POSTDOCTORAL RESEARCH
Several of my postdoctoral research projects focus on dynamic treatment regimes for longitudinal data with applications in HIV, including work with researchers in the North American AIDS Cohort Collaboration on Research and Design (NA-ACCORD) group. Additional project areas include machine learning methods for risk score prediction in the epidemiology of aging and continued work in the area of case-control studies.
DOCTORAL RESEARCH
My dissertation developed targeted maximum likelihood estimators (TMLEs) for case-control designs. The data-generating experiment in case-control study designs involves an additional complexity called biased sampling. Case-control study designs are frequently used in public health and medical research to assess potential risk factors for disease. These designs are particularly attractive to investigators researching rare disease, as they are able to sample known cases of disease, vs. following a large number of subjects and waiting for disease onset in a relatively small number of individuals.

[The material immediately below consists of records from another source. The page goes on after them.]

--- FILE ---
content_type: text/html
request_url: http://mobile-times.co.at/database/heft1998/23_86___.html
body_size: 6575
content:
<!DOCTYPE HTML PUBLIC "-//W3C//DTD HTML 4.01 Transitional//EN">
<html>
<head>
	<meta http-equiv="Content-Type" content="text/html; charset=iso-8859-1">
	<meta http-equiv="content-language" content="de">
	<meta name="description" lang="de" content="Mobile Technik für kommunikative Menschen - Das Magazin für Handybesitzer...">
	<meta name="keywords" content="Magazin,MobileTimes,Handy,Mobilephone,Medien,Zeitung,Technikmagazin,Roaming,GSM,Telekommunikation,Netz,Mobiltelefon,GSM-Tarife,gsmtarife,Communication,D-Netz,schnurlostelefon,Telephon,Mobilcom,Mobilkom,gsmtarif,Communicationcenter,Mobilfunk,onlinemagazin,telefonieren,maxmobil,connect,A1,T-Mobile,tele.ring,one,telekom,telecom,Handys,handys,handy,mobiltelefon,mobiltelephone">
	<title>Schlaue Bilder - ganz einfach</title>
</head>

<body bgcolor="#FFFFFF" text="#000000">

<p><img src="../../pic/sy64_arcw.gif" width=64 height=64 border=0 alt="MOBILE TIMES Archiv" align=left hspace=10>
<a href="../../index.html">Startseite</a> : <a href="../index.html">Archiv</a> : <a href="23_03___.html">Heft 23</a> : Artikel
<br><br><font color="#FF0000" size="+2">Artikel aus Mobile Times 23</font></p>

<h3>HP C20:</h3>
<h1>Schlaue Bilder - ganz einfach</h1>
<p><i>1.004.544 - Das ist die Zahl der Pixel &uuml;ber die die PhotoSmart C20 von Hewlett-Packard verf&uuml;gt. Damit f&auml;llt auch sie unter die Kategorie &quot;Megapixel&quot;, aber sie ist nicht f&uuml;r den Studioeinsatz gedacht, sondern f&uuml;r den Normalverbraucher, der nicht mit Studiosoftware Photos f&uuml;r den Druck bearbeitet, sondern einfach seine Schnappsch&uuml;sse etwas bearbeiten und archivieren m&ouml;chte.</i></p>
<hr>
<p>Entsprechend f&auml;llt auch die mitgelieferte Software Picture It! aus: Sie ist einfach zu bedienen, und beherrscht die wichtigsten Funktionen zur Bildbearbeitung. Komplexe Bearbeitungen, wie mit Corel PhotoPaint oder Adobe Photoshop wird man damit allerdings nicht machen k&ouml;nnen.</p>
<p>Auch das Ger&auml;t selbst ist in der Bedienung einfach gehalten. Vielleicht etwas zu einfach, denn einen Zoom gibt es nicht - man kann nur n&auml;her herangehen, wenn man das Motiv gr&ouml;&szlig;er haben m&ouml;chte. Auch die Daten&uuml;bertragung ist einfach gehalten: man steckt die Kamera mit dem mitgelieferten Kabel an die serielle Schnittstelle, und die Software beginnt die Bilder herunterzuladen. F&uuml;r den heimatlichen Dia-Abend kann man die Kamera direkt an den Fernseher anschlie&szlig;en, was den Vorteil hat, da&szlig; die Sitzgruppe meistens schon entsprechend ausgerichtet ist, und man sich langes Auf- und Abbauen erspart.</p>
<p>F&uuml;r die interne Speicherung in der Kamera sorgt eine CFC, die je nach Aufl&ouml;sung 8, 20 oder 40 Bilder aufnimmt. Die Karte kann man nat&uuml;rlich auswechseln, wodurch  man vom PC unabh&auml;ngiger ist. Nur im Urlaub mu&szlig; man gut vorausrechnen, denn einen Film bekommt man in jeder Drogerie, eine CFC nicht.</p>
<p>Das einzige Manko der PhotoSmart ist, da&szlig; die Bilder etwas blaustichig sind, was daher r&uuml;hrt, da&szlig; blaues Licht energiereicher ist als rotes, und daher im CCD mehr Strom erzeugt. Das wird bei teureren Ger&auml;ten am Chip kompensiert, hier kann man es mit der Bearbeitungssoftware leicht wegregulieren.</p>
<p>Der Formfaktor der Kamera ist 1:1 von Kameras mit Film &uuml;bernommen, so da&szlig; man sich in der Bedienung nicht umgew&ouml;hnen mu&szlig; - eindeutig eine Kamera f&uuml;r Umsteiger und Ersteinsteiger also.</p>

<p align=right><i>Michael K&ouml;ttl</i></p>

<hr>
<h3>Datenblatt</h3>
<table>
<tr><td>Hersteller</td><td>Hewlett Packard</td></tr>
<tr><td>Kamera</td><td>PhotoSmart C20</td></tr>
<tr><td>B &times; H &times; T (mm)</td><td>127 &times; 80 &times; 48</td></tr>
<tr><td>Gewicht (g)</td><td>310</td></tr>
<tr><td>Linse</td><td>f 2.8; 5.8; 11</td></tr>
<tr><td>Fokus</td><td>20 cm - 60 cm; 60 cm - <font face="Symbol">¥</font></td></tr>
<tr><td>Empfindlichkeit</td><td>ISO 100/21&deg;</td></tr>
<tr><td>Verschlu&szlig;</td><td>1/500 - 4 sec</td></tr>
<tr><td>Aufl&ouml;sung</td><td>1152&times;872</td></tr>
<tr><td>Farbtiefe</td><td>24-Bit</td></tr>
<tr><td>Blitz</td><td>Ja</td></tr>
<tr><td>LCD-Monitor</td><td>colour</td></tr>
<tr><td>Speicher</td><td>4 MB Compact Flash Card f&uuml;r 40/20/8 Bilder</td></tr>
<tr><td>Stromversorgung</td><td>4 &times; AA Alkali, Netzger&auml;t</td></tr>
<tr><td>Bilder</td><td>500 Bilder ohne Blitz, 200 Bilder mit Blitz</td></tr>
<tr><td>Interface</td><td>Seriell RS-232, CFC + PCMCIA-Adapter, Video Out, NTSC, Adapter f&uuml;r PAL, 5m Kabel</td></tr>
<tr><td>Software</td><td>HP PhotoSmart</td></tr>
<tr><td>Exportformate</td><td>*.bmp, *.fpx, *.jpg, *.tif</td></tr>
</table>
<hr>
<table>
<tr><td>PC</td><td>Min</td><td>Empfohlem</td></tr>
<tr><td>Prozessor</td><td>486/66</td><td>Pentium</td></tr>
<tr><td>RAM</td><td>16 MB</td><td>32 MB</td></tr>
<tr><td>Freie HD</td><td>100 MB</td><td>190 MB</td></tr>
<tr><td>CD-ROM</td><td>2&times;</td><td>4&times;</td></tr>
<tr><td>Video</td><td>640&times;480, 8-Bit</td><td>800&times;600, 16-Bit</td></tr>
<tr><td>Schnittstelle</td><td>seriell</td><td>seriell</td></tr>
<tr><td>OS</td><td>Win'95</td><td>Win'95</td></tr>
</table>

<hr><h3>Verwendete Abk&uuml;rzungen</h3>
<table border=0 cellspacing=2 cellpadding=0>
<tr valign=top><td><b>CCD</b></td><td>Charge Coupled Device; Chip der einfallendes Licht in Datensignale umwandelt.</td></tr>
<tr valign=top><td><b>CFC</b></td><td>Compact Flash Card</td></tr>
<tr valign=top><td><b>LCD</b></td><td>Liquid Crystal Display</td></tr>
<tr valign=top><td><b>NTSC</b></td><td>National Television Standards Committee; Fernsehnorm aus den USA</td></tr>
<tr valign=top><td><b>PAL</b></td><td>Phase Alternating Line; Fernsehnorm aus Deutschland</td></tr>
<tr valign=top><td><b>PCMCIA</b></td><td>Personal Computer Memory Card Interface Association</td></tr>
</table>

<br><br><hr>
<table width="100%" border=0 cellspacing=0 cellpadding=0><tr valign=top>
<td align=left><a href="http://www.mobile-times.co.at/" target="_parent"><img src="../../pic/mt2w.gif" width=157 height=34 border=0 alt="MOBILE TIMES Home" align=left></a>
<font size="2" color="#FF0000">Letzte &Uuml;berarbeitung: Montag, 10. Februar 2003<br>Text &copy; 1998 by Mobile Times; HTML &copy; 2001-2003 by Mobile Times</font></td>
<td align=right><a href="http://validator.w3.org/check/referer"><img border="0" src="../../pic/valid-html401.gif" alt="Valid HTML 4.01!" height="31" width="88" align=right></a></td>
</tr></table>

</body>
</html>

Our case-control-weighted TMLE relies on external knowledge of the true prevalence probability, or a reasonable estimate of this probability, to eliminate the bias of the sampling design in case-control weights. TMLEs are double robust efficient loss-based substitution estimators. The first step in the procedure is an estimate of the conditional expectation of the outcome given the exposure and baseline covariates. This estimate is updated using the probability of the exposure given covariates in a step targeted towards making an optimal bias-variance tradeoff for the parameter of interest.
During my Ph.D., I also worked on prediction methods, applied projects in biology, genetics, and epidemiology, and didactic presentations of causal inference methods.